Howard Merrill Shelley (1879-1956) was a playwright and theatrical press agent.

== Biography ==
Shelley was born in Philadelphia and attended Villanova College, now referred to as Villanova University. Villanova bestowed Shelley with an honorary Master of Arts Degree in 1956.

=== Lineage ===
Shelley's family lineage contained a number of notable figures. Howard's mother, Sophia Rittenhouse Shelley, is directly descended from the scientist and astronomer, David Rittenhouse. Howard's grandmother, Amanda McClellan is related by marriage to Benjamin Franklin and is directly related to the Civil War general, George Brinton McClellan. George Brinton McClellan the son of Dr. George McClellan and the grandson of James McClellan who was the son of General Samuel McClellan of the Revolutionary War. Samuel married Rachel Abbe, a direct descendant of Governor William Bradford of Plymouth, Massachusetts. Howard also had a second cousin named Kate Shelley who as a young girl risked her own life to save hundreds of lives by averting a potential train accident and became a household name in her own time. Also related to Shelley on his grandmother's side were John Test, who served as a sheriff under William Penn, and William Roberts, one of the original settlers of Merion, Pennsylvania.

=== Works ===
Shelley drew from his family history and wrote a play based on it in 1914 called The Family Tree. Shelley took inspiration from the genealogical craze that was sweeping Philadelphia and other major cities in order to write the satirical work. Prior to The Family Tree Shelley co-wrote a popular musical called The Beauty Doctor in 1904. An article in the Geneva Daily Times described this production as a piece “based on the beauty culture craze, which is handled in a broadly humorous way and is said to afford ample opportunity for hearty fun”.

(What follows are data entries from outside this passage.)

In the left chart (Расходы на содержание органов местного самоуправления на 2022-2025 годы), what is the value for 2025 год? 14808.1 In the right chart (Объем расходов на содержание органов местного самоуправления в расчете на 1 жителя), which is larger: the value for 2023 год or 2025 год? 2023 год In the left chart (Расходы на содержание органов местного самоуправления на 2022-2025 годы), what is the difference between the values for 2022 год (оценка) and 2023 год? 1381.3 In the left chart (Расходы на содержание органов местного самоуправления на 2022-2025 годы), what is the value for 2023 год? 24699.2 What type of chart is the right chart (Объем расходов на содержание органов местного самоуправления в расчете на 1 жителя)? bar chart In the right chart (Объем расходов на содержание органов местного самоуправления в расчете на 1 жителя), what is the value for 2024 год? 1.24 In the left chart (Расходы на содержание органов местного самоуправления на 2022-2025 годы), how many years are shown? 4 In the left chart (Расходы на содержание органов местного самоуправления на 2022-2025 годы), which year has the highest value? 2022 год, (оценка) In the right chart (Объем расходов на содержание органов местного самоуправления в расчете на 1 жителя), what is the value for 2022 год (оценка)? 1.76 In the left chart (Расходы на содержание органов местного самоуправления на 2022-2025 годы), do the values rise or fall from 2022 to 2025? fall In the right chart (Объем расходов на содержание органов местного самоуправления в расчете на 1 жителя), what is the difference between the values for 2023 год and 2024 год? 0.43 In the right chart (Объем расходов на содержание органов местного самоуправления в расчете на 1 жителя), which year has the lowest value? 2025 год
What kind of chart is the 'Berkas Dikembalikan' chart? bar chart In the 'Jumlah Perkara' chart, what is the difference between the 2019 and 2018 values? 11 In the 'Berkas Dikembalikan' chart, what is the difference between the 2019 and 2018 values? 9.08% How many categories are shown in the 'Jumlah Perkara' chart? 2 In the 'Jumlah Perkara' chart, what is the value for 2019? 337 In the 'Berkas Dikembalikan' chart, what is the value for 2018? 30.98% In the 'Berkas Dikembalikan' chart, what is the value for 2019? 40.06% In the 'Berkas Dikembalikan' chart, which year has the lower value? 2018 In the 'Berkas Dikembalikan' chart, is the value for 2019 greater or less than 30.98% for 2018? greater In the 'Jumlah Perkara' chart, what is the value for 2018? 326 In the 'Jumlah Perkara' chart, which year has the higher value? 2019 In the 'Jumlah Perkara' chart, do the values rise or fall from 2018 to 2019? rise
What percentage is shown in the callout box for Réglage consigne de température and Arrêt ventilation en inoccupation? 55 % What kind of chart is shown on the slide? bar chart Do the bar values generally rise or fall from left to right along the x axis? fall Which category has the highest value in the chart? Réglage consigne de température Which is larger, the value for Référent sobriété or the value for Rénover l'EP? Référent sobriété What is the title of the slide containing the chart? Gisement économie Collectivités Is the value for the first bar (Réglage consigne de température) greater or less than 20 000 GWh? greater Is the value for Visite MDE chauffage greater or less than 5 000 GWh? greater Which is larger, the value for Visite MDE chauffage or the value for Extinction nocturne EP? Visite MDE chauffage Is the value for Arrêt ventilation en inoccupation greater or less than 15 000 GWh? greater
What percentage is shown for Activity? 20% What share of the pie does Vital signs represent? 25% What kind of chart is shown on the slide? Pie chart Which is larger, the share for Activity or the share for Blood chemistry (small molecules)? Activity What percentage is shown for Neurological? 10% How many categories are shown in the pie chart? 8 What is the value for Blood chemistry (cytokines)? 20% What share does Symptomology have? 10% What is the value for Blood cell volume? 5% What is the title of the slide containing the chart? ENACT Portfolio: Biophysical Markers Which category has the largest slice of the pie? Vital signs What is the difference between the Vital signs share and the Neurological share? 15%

After writing satires for the stage, Howard went on to become a theatrical press agent. He wrote about society under the name Barclay Beekman for the New York Daily Mirror. Shelley was also employed by stars of the stage, including Lillian Russell, an actress and singer, and Luisa Tetrazzini, an Italian opera soprano, as well as Mary Garden, an opera star, and the Hammerstein family.

Howard Shelley died on December 11, 1956, after an illness of two years. He was seventy-seven.